-- TEXT FOR ANALYSIS --
= Beginning of Section =

Lakehurst, N.J. – At 87, Robert Buchanan says he sometimes has trouble remembering what he did 10 minutes ago. But he can recall in vivid detail the day 70 years ago when he watched the luxurious airship Hindenburg erupt into a fireball.
Flames roared across the surface of the German dirigible only 100 or so feet above him, singeing his hair as he ran for his life.
“It was a piff-puff, just like someone would leave the gas on and not get the flame to it,” said Buchanan, one of the last living members of the ground crew.
Werner Doehner has trouble discussing the tragedy that killed his father and sister.
“Just instantly, the whole place was on fire,” said Doehner, 78, of Parachute, Colo., the last surviving passenger. “My mother … threw my brother out. Then she threw me, but I hit something and bounced back. She caught me and threw me the second time out. My sister was just too heavy for her. My mother jumped out and fractured her pelvis.”
Doehner, 8 at the time, was hospitalized for months for treatment of burns.
The hydrogen-filled Hindenburg ignited while easing toward its mooring mast at the U.S. Navy base in Lakehurst. The blaze killed 35 people on board and one in the ground crew; 62 people survived.

= End of Section =

-- INSTRUCTIONS FOR THE TASK --
Pick up the account of the Hindenburg disaster after its last sentence and continue it.

[Collected data entries]
= Beginning of Section =

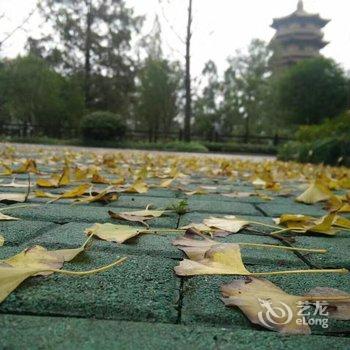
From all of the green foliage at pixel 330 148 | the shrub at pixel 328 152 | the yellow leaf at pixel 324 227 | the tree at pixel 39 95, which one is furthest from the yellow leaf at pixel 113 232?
the tree at pixel 39 95

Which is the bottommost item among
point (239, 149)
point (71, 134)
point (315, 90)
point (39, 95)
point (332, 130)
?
point (239, 149)

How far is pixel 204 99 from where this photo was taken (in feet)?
118

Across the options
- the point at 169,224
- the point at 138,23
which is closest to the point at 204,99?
the point at 138,23

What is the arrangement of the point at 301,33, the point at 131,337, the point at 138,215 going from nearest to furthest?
the point at 131,337 → the point at 138,215 → the point at 301,33

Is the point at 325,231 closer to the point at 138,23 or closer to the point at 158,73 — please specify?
the point at 158,73

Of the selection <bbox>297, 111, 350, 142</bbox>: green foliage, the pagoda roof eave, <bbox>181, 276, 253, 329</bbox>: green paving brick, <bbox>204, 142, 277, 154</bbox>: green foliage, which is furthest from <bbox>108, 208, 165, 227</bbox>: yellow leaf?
the pagoda roof eave

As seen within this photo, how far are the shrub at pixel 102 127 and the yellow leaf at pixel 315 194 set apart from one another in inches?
668

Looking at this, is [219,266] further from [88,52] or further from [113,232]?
[88,52]

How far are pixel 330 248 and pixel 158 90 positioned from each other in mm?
26047

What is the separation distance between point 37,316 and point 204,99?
3597 centimetres

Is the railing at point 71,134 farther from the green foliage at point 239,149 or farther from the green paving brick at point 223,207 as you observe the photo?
the green paving brick at point 223,207

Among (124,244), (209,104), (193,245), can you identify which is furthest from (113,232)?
(209,104)

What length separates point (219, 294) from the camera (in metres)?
0.68

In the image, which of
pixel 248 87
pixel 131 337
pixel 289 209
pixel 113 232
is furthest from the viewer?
pixel 248 87
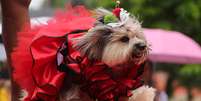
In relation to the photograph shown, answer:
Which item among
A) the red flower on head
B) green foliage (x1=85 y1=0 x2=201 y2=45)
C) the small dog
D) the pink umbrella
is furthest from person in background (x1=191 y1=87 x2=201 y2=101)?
the small dog

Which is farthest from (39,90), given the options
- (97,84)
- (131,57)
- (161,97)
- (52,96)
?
(161,97)

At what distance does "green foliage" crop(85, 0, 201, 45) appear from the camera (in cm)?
1805

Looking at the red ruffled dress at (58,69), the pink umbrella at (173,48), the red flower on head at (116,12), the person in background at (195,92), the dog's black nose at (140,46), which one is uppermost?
the red flower on head at (116,12)

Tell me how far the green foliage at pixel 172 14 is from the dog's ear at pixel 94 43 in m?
14.7

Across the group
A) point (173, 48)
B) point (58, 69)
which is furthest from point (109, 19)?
point (173, 48)

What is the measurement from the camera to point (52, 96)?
10.1 feet

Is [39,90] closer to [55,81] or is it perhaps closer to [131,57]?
[55,81]

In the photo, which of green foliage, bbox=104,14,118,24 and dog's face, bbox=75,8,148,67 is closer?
dog's face, bbox=75,8,148,67

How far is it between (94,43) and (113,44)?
0.08 m

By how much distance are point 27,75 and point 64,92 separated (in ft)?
0.65

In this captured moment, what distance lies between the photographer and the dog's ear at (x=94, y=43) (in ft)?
9.85

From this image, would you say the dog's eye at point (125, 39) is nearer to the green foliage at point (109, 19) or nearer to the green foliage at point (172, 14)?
the green foliage at point (109, 19)

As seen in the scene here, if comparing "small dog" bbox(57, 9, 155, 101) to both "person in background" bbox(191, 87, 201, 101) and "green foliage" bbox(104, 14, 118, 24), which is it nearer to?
"green foliage" bbox(104, 14, 118, 24)

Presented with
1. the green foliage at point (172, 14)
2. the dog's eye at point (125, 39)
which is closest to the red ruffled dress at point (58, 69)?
the dog's eye at point (125, 39)
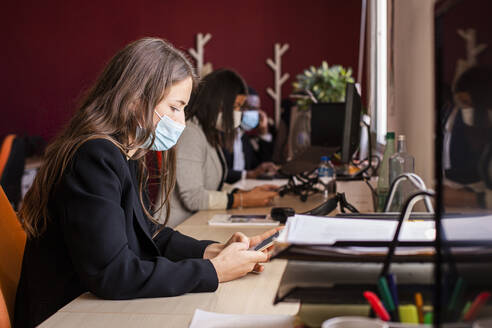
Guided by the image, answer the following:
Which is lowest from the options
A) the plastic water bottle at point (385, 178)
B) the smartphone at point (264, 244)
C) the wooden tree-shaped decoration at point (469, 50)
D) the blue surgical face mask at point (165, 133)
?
the smartphone at point (264, 244)

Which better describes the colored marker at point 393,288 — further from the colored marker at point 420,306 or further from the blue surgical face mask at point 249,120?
the blue surgical face mask at point 249,120

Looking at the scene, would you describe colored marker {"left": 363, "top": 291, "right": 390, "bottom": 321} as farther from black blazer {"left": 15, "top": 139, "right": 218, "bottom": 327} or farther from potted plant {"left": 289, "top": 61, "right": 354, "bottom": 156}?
potted plant {"left": 289, "top": 61, "right": 354, "bottom": 156}

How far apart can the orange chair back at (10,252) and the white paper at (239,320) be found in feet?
1.82

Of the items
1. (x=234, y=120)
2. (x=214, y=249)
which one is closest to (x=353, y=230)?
(x=214, y=249)

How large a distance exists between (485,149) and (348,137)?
1654 millimetres

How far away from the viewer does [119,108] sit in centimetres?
123

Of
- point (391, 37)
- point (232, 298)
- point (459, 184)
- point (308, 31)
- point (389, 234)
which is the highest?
point (308, 31)

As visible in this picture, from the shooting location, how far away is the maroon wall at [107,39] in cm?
541

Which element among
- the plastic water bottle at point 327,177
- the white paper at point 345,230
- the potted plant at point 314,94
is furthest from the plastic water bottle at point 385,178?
the potted plant at point 314,94

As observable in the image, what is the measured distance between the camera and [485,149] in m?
0.53

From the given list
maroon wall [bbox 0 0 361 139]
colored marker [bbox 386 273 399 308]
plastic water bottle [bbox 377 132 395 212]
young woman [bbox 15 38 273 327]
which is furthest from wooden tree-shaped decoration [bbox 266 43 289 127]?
colored marker [bbox 386 273 399 308]

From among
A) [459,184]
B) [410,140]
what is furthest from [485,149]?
[410,140]

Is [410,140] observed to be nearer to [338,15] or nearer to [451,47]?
[451,47]

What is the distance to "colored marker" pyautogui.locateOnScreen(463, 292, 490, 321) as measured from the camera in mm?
492
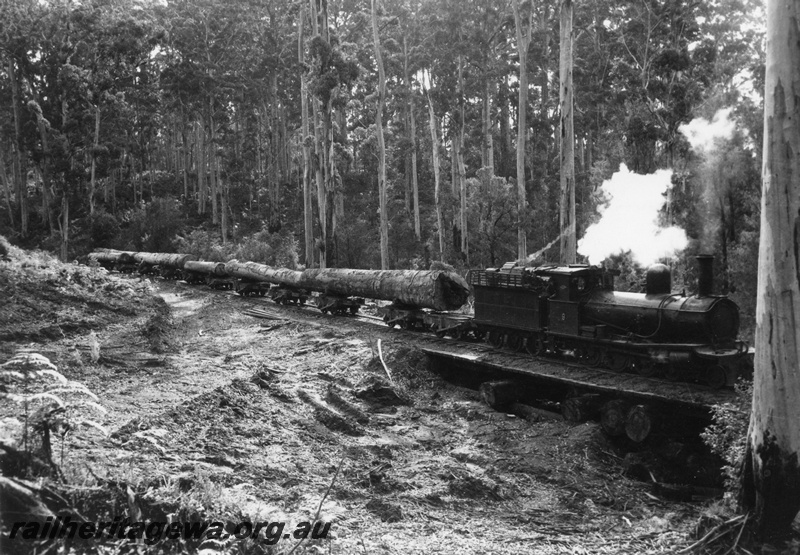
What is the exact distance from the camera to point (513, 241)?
3069 cm

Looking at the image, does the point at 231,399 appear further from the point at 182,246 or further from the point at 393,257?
the point at 182,246

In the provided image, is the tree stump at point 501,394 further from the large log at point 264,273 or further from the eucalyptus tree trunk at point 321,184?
the eucalyptus tree trunk at point 321,184

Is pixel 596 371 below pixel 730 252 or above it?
below

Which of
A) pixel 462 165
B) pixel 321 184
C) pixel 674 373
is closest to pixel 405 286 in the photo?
pixel 674 373

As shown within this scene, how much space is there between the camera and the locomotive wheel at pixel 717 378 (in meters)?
9.42

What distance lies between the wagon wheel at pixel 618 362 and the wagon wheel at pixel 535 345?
5.49 ft

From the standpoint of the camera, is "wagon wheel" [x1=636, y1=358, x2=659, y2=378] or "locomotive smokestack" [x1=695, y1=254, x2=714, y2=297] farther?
"wagon wheel" [x1=636, y1=358, x2=659, y2=378]

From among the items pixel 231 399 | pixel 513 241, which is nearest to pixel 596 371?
pixel 231 399

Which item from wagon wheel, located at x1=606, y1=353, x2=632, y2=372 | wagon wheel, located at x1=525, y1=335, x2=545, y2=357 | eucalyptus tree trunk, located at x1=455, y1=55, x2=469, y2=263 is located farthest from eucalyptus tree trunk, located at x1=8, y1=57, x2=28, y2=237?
wagon wheel, located at x1=606, y1=353, x2=632, y2=372

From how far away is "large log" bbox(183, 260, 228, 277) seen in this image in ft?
88.7

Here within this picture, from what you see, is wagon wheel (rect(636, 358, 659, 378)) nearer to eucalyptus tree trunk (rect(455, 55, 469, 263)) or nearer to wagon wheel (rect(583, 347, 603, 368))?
wagon wheel (rect(583, 347, 603, 368))

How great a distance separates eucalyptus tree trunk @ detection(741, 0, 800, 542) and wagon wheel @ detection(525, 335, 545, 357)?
→ 21.8ft

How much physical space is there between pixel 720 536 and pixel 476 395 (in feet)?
22.0

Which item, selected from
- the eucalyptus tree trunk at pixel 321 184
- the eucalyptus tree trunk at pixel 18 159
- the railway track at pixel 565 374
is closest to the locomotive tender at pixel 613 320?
the railway track at pixel 565 374
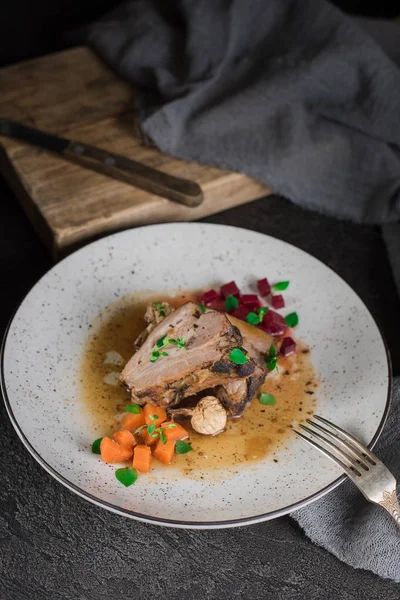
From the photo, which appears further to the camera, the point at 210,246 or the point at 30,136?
the point at 30,136

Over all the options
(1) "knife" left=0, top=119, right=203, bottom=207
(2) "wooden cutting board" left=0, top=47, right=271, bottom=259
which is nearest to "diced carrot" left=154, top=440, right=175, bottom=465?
(2) "wooden cutting board" left=0, top=47, right=271, bottom=259

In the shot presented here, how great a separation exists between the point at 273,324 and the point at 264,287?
17 cm

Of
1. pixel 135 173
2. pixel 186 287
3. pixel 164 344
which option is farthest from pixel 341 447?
pixel 135 173

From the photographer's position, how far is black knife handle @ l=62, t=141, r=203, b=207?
2.68 meters

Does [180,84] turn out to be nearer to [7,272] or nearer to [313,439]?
[7,272]

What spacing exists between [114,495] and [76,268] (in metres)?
0.84

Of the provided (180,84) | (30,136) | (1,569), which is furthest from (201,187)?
(1,569)

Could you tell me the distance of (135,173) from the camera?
107 inches

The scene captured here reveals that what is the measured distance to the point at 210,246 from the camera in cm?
257

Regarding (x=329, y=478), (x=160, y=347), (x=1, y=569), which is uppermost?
(x=160, y=347)

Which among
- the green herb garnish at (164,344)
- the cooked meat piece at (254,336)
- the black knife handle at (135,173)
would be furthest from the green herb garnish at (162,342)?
the black knife handle at (135,173)

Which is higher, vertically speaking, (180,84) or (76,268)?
(180,84)

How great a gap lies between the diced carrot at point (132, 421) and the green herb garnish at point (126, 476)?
154 millimetres

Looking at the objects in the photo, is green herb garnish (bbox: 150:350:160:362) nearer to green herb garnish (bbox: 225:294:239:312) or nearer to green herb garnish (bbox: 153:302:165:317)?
green herb garnish (bbox: 153:302:165:317)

= End of Section =

-- ANSWER SPACE --
The huge airship – more than three times longer than a Boeing 747 – was engulfed in flames and sank to the ground in less than a minute. Photographers and newsreel crews on hand for the landing captured the scene, and a shocked radio broadcaster recorded the replayed phrase “Oh, the humanity and all the passengers!”
The Hindenburg was cutting-edge technology, with its fabric-covered, metal frame held aloft by more than 7 million cubic feet of hydrogen. Flammable hydrogen was used because of a U.S. embargo on nonflammable helium.
The cause of the disaster is still debated. The most accepted theory is that static electricity from the day’s storms ignited leaking hydrogen.
The Navy Lakehurst Historical Society planned a private 70th anniversary memorial service today at the crash site about 40 miles east of Philadelphia.